Bernanke Speaks
The American Economic Association is currently having a big shindig in Atlanta. Amongst the main speakers is Ben Bernanke whose comments have, naturally, attracted much attention. Not only is he up for re-appointment at the Fed, but the Fed itself has become the target for much post-crisis criticism. What he has to say, therefore needs to be scrutinized on both counts.
I think that we get insight into whether he is worthy of his job mainly through his commentary on the causes and responses to the crisis. This was the essence of his speech.
Let’s not repeat what he said about the causes of the crisis, but rather focus on his analysis, which boils down to:
- Monetary policy, i.e. interest rates, were not the main cause of the housing bubble and therefore the subsequent implosion of banking.
- Lax regulation was.
His defense of [1] is based on the observation that low interest rates were endemic throughout the developed world and a housing bubble did not erupt everywhere. So low rates cannot be sufficient by themselves to create housing bubbles. At least this last one. This is an attempt to rebut the ‘Greenspan Bubble’ theory that holds that the prolonged loose money policy of the mid-2000’s was a primary, if not the primary, cause of the explosion in home prices. I don’t believe this. Loose money, in an economy already awash with liquidity and in no visible sign of distress, was bound to find its way into an inflationary outlet of some sort. That it didn’t manifest itself in the price of ordinary goods and services, but turned up in an asset price bubble instead, simply shifts the problem around a bit. It doesn’t eliminate the cause and effect of loose money and inflation.
Bernanke clearly sticks to the conventional wisdom that asset price and goods price inflation have different causes. Or at least he wants to rely on our willingness to overlook any connection between the years of stimulative Fed policy and the, apparently unconnected emergence of a real estate bubble. The fact that mortgages were ridiculously cheap did nothing, in Bernanke’s argument, to stimulate demand for homes.
Odd.
Moving on to [2] he suggests that the real reason the housing bubble blew up to such an extraordinary degree was that regulation was lax. This encouraged banks and other lenders to spew out an unchecked torrent of lousy loans that were bound to blow up sooner or later.
I agree that underwriting of loans was insanely dumb throughout the bubble years. There is no excuse for the sheer lunacy of some of the loans that were written. They were doomed before the ink was dry on their contracts.
The problem is that the Fed is a primary regulator. It should have stopped the lunacy before it got out of hand, especially at the very largest banks who are under the Fed’s closest supervision. So having shifted the blame away from the Fed’s policy arm, Bernanke simply pushes it onto the regulatory arm. Moreover he still doesn’t see regulation as a consumer protection activity he sees it as a bank protection activity. His entire prescription for improvement contains scant reference to tightening up consumer protection – about one sentence – whereas the need for ‘systemic risk’ regulation gets tons of attention.
The Fed is our main defender of consumers, especially in real estate, yet its boss glides swiftly beyond defending us from rotten underwriting, straight to the latest glitzy regulatory gimmick. And let’s not forget that he has consistently opposed the establishment of a financial consumer protection agency: an organization that may well have prevented the worst lapses of the financial industry’s orgy of dumbness.
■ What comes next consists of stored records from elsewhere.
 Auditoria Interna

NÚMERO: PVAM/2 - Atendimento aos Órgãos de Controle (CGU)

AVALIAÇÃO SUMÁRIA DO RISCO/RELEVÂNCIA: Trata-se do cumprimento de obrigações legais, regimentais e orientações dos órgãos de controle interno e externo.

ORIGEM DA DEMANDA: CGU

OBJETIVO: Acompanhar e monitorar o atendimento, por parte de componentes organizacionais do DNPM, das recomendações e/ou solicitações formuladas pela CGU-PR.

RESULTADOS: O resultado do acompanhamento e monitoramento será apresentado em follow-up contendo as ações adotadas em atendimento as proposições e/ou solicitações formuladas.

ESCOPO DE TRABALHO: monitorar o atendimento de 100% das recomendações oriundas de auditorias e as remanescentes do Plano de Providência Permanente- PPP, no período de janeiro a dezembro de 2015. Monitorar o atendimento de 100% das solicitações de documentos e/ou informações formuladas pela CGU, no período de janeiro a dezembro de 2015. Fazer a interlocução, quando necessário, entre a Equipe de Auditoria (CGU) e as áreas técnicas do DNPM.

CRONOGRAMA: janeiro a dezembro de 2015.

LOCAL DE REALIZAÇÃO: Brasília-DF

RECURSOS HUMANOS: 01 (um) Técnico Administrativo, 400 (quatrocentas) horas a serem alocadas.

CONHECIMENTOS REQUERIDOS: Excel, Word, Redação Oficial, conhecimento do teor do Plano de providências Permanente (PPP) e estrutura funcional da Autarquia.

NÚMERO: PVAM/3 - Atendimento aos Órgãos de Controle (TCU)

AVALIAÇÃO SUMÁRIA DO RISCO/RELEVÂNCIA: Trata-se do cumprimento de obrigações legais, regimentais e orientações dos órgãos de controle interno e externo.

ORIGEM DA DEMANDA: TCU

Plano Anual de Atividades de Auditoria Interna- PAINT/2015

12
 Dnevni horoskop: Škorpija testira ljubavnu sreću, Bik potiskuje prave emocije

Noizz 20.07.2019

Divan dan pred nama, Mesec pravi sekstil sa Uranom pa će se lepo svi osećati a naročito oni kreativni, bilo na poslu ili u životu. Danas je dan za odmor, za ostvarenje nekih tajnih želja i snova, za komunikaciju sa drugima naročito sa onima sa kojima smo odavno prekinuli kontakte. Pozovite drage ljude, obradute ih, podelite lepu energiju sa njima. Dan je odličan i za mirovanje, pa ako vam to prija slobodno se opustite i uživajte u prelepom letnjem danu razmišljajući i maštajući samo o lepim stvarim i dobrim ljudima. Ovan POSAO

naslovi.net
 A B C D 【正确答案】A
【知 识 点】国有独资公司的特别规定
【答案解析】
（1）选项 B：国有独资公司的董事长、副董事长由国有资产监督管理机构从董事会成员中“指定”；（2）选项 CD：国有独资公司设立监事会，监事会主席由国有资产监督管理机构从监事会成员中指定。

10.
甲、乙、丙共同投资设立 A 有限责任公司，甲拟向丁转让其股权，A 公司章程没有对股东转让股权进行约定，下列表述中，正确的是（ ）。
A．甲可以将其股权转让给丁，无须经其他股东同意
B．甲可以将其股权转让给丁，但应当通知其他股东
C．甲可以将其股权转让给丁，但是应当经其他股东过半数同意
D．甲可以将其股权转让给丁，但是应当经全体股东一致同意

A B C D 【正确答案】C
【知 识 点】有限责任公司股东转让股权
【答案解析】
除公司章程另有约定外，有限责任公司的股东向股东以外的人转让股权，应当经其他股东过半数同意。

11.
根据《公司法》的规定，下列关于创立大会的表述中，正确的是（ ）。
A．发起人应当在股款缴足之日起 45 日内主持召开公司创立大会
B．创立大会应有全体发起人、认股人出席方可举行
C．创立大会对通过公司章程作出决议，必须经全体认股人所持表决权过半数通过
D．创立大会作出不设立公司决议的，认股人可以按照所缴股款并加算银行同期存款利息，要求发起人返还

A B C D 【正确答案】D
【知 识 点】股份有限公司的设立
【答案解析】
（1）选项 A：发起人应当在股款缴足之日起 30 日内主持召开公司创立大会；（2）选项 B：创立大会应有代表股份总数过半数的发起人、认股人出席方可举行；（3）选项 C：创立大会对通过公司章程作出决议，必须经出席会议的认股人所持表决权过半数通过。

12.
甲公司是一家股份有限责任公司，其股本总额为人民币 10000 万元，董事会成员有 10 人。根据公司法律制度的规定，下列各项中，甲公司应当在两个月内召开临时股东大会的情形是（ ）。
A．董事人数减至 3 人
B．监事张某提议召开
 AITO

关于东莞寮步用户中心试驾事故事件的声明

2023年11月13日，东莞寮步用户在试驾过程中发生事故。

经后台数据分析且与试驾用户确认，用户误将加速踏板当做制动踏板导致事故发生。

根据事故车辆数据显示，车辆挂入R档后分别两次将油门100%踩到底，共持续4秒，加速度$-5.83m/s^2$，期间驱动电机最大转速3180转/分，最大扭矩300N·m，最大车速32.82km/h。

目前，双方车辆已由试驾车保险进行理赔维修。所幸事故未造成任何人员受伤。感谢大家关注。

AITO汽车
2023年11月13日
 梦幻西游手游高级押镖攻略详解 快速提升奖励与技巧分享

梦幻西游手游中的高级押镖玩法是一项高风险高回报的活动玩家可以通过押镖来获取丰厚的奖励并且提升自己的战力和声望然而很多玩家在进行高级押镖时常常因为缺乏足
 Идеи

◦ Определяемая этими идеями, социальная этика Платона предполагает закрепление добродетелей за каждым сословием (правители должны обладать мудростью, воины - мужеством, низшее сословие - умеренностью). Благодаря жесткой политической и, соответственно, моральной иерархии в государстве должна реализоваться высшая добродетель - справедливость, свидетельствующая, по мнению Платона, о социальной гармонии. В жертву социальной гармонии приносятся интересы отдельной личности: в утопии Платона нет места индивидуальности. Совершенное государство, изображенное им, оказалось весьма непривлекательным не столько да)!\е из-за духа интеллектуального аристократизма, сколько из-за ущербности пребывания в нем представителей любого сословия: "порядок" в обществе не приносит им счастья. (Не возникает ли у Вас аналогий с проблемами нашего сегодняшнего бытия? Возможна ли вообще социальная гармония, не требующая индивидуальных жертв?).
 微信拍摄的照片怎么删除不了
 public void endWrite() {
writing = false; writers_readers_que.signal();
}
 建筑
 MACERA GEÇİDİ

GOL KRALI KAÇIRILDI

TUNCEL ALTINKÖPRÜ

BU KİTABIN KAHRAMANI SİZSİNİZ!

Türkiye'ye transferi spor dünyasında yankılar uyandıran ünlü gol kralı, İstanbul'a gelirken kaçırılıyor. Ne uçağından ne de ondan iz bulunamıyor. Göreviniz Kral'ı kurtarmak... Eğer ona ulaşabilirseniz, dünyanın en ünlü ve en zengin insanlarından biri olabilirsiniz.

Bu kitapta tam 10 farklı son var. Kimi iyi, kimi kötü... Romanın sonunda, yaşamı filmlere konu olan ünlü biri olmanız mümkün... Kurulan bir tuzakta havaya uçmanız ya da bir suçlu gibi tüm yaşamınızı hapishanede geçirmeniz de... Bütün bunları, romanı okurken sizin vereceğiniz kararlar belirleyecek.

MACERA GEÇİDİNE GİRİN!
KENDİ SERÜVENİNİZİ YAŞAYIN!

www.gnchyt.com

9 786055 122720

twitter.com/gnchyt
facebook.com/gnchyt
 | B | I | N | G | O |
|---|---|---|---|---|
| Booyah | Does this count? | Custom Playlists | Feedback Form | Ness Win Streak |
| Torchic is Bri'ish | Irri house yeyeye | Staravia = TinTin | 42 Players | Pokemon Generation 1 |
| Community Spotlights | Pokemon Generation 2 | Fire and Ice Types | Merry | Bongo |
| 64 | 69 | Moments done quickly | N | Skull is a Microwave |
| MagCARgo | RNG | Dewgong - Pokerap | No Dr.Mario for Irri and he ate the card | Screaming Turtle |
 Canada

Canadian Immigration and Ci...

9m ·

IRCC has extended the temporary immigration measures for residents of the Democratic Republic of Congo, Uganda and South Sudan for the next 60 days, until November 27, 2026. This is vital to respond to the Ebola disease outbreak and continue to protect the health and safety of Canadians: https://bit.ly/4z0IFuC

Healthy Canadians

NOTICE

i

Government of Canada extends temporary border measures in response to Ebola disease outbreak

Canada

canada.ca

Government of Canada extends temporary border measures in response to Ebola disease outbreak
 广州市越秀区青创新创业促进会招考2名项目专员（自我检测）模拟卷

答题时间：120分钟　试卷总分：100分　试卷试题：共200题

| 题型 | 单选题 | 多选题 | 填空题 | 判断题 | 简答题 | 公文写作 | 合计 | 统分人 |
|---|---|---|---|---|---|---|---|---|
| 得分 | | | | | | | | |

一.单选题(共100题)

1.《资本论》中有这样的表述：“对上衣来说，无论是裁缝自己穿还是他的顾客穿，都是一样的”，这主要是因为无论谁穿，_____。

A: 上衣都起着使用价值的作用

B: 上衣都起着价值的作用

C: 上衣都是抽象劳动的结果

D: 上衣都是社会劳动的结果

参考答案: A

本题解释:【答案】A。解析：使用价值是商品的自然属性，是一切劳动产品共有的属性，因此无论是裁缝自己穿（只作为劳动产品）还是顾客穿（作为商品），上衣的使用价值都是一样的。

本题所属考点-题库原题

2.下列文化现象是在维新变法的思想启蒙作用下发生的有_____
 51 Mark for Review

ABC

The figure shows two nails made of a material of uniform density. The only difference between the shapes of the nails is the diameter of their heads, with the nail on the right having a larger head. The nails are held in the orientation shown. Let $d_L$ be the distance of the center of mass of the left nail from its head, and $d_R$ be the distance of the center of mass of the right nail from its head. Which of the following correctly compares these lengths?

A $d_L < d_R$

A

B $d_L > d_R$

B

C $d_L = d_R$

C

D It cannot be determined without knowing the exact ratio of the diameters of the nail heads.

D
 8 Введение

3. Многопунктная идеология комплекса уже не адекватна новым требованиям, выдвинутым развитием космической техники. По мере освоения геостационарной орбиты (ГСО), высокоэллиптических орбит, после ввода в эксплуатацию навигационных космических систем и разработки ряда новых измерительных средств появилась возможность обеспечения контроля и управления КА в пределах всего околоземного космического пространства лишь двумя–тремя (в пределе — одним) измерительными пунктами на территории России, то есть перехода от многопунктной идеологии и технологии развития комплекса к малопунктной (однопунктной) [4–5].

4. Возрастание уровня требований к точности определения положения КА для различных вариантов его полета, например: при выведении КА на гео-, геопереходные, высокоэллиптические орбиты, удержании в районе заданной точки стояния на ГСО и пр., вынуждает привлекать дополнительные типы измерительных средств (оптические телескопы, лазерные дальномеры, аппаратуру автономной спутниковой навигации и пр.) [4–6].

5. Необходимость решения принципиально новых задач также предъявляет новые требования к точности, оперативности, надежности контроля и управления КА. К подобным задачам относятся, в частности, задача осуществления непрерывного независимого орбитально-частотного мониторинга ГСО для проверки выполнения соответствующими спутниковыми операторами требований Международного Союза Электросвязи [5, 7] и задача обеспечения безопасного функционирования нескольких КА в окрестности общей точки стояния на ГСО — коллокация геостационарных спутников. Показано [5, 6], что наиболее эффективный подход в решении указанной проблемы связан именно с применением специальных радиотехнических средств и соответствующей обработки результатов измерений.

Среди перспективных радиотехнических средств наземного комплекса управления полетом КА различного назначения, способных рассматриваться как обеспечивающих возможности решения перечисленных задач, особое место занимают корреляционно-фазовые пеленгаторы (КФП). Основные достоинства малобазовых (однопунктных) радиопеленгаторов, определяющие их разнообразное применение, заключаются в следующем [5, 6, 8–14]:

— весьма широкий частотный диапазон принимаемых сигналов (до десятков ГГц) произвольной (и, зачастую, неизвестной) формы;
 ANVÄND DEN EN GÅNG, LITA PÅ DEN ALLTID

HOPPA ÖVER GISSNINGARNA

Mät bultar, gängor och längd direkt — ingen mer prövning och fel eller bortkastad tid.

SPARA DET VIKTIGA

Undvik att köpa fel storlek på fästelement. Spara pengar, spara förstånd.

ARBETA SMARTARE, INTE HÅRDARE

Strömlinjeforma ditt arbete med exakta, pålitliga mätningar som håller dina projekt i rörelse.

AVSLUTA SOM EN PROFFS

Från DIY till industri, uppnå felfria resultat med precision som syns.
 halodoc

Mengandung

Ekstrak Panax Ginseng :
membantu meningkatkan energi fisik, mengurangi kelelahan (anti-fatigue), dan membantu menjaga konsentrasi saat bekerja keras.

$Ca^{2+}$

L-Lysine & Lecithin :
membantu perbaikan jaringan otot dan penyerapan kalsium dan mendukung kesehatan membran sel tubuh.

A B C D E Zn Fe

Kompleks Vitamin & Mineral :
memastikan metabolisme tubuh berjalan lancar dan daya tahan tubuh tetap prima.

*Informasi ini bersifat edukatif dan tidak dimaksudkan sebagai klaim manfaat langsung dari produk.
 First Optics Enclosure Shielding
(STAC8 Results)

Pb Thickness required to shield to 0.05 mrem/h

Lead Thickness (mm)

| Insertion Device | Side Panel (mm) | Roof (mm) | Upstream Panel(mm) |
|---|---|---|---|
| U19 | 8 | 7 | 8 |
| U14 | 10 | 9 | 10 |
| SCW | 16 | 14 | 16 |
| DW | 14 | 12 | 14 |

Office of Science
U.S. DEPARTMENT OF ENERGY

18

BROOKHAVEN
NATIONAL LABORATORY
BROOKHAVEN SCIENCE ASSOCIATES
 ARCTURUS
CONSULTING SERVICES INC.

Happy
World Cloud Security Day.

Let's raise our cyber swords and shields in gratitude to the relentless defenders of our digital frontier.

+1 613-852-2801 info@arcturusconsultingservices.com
I understand that systemic risk management is an important topic. I have reservations about its practicality and efficacy – just how will we measure and control it? – and I don’t think it was a primary cause of the underwriting debacle. It came to the surface later in the cycle, when the interconnectedness of the major banks was exposed as they all palmed toxic assets off to one another. Plus: as far as I know our regulators had all the tools they needed to rein in the banks. The problem is that they didn’t use those tools. They were either afraid to, or they were prevented by the bank’s obfuscation and political clout from doing their job. So by emphasizing systemic risk regulation and management in his comments as the ‘big lesson learned’ Bernanke seems to miss the main point.
If his comments are an accurate reflection of the Fed’s current thinking on the crisis then we haven’t learned as much as I would have hoped. He offers little by way of concrete action and less by way of deep understanding. This was more a politician’s speech than an economist’s. That isn’t surprising as he lobbies to be re-appointed, but given our circumstances and the ongoing urgent need to control the banks his speech strikes me as oddly light.
I rate it as weak.
Which adds to my growing opposition to his re-appointment.